EXERCISE GOAL: Please write out exactly the lines from the one with "class: Mammalia" through the end of the data below, both ends included, and omit any pictures.

MATERIAL PROVIDED:
>>

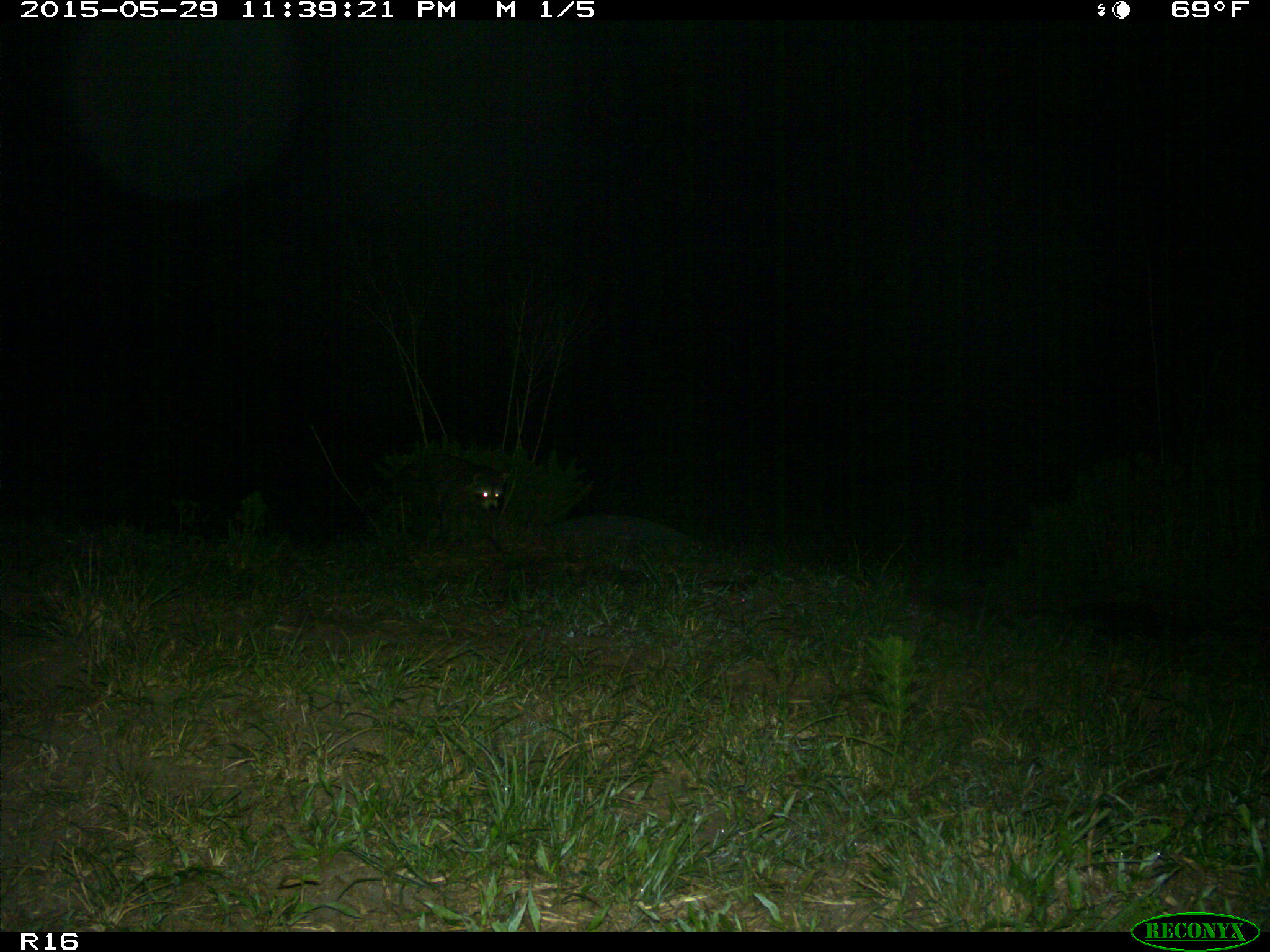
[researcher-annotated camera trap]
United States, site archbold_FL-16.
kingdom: Animalia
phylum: Chordata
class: Mammalia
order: Carnivora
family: Procyonidae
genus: Procyon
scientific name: Procyon lotor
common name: common raccoon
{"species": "Procyon lotor (common raccoon)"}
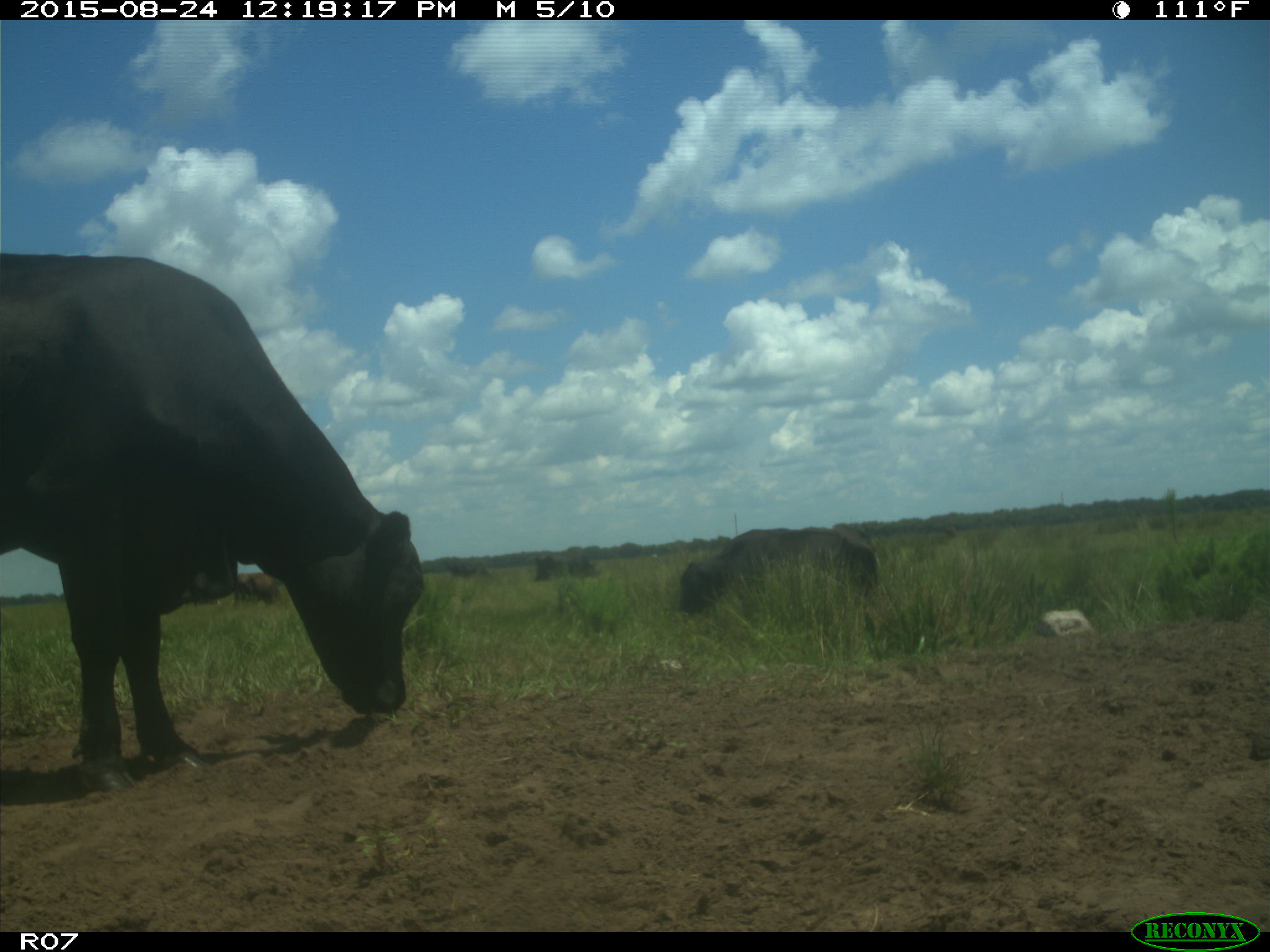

<<

COMPLETED EXERCISE:
class: Mammalia
order: Carnivora
family: Procyonidae
genus: Procyon
scientific name: Procyon lotor
common name: common raccoon
{"species": "Procyon lotor (common raccoon)"}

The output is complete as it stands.